GIVEN INSTRUCTION
Print every one of the rows below verbatim, keeping each line unchanged.
### INPUT RECORDS ###
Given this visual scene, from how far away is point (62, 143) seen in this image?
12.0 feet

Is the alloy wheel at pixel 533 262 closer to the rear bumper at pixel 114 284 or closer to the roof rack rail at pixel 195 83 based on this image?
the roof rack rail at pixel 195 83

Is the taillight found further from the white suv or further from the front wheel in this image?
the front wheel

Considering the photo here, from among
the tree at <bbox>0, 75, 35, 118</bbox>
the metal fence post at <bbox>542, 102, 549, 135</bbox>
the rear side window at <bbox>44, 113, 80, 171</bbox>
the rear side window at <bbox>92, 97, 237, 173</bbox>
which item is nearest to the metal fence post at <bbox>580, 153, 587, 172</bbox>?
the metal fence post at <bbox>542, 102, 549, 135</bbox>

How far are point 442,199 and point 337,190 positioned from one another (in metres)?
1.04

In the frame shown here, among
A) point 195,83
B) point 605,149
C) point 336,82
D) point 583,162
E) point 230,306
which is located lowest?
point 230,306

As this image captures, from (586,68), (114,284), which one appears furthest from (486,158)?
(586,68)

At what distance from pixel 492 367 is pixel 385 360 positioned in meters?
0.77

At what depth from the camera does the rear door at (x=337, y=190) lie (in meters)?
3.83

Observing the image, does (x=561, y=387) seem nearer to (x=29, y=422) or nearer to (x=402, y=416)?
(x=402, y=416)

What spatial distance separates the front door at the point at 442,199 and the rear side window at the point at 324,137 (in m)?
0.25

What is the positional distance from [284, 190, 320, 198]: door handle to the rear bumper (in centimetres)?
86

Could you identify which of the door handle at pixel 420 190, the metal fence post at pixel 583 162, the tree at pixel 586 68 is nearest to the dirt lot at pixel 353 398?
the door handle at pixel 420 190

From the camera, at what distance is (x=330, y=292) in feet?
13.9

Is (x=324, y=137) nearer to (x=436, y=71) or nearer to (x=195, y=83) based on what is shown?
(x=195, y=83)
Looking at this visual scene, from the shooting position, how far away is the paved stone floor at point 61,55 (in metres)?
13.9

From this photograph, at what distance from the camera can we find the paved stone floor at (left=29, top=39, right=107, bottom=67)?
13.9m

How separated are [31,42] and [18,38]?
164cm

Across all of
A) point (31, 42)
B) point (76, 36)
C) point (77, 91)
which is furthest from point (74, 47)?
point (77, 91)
###
PROBLEM SOLUTION
Given this visual scene, from how far away is point (62, 143) seen in this image?
12.0 feet

Is the alloy wheel at pixel 533 262 closer to the rear bumper at pixel 114 284 or closer to the roof rack rail at pixel 195 83 based on this image?
the roof rack rail at pixel 195 83

Is the taillight found further from the white suv or further from the front wheel in this image?
the front wheel

Considering the photo here, from among
the tree at <bbox>0, 75, 35, 118</bbox>
the metal fence post at <bbox>542, 102, 549, 135</bbox>
the rear side window at <bbox>44, 113, 80, 171</bbox>
the rear side window at <bbox>92, 97, 237, 173</bbox>
which item is nearest to the metal fence post at <bbox>580, 153, 587, 172</bbox>?
the metal fence post at <bbox>542, 102, 549, 135</bbox>

How far are point 442,199 and point 337,190 positioned from one another (in metres)?
1.04

In the frame shown here, among
A) point 195,83
B) point 605,149
C) point 336,82
D) point 583,162
E) point 230,306
which is located lowest?
point 230,306

As this image captures, from (586,68), (114,284), which one appears furthest from (486,158)?
(586,68)

At what distance from pixel 492 367 is pixel 385 360 positioned in meters?
0.77

At what depth from the camera does the rear door at (x=337, y=190) lie (in meters)?
3.83

Observing the image, does (x=561, y=387) seem nearer to (x=29, y=422) or nearer to (x=402, y=416)?
(x=402, y=416)

What spatial distance separates the front door at the point at 442,199 and the rear side window at the point at 324,137 (in m)?
0.25

What is the positional distance from [284, 190, 320, 198]: door handle to the rear bumper (in centimetres)?
86

Could you identify which of the door handle at pixel 420 190, the metal fence post at pixel 583 162, the tree at pixel 586 68 is nearest to the dirt lot at pixel 353 398?
the door handle at pixel 420 190

From the camera, at what distance is (x=330, y=292) in feet?
13.9

Is (x=324, y=137) nearer to (x=436, y=71) or nearer to (x=195, y=83) based on what is shown?
(x=195, y=83)
Looking at this visual scene, from the shooting position, how far away is the paved stone floor at point 61,55 (in metres)?
13.9

From this photograph, at what distance from the camera can we find the paved stone floor at (left=29, top=39, right=107, bottom=67)?
13.9m

How separated are [31,42] and [18,38]?
164cm

Across all of
A) point (31, 42)
B) point (76, 36)
C) point (77, 91)
which is furthest from point (74, 47)?
point (77, 91)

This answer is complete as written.